Wednesday, October 15, 2008

Hello Wasilla

If you can't do the story first, do it better.

New York Magazine has come out with one of the most interesting and exhausting survey's of Sarah Palin's hometown of Wasilla. The piece also includes stellar photography from Eamon Mac Mahon.

On Palin's newfound celebrity status:
"But there’s never been a year like this, not since Charlie Chaplin ate his shoe during the Gold Rush, at least. How often does a nearly unknown former mayor of a nowhere town like Wasilla (pop. 9,780)—suddenly, surreally, a potential single unsteady type-A heartbeat away from the same job once held by George Washington—get more than 70 million people to tune in to watch her on TV? It wasn’t Biden’s hair-plugs they wanted to see. In the most phantasmagorical election in decades, Sarah Palin was the star, breaking through the bubba barrier to become the most ferociously tabloid candidate in the history of the republic."

On Alaskan oil wealth:
"Things have been so flush that Palin was able to add $1,200 to everyone’s PFD check. That is the state’s Permanent Fund Dividend, the yearly payment from the vast publicly owned account holding the state’s oil revenues. For Alaskans, an exceedingly high percentage of whom work for the government they demand get off their backs, the deal is good. Everyone who meets the residence requirement gets a PFD check, which means should you be a Russian immigrant with, say, thirteen children, this year you would have garnered $3,269 (with Palin’s extra $1,200) per family member, or something like $50,000 simply for living here... as chief executive of a semi-socialist petrochemical-rich state, Sarah Palin has a lot in common with those twin bogeymen Hugo Chávez and the hated Ahmadinejad, may the Lord consign him to hydrocarbon fires of hell."

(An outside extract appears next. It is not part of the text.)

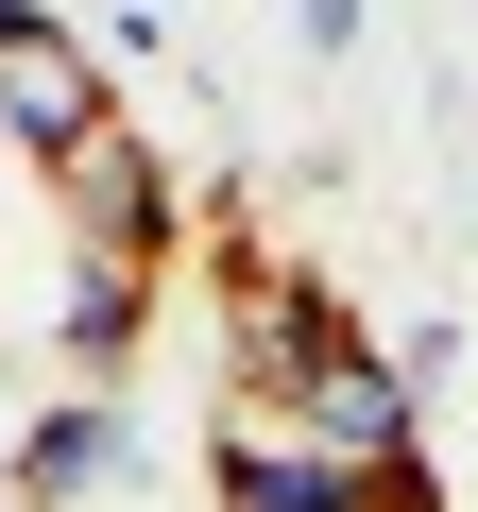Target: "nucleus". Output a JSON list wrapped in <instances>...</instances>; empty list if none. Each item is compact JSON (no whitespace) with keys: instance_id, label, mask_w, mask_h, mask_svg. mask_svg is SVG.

On Wasilla's progression from small town to strip mall:
"You ride inspired through the mountains and hay flats outside Palmer, then there you are: in Wasilla, where the Parks Highway is lined with almost every fast-food franchise and big-box store known to man. Pizza Hut, Carl’s Jr., Arby’s, Burger King, Subway, Taco Bell, Mickey D’s—they’re all here, neon etched against the foothills, this awesome array of American corporate cuisine, right beside Wal-Mart, Lowe’s, Home Depot, and Fred Meyer."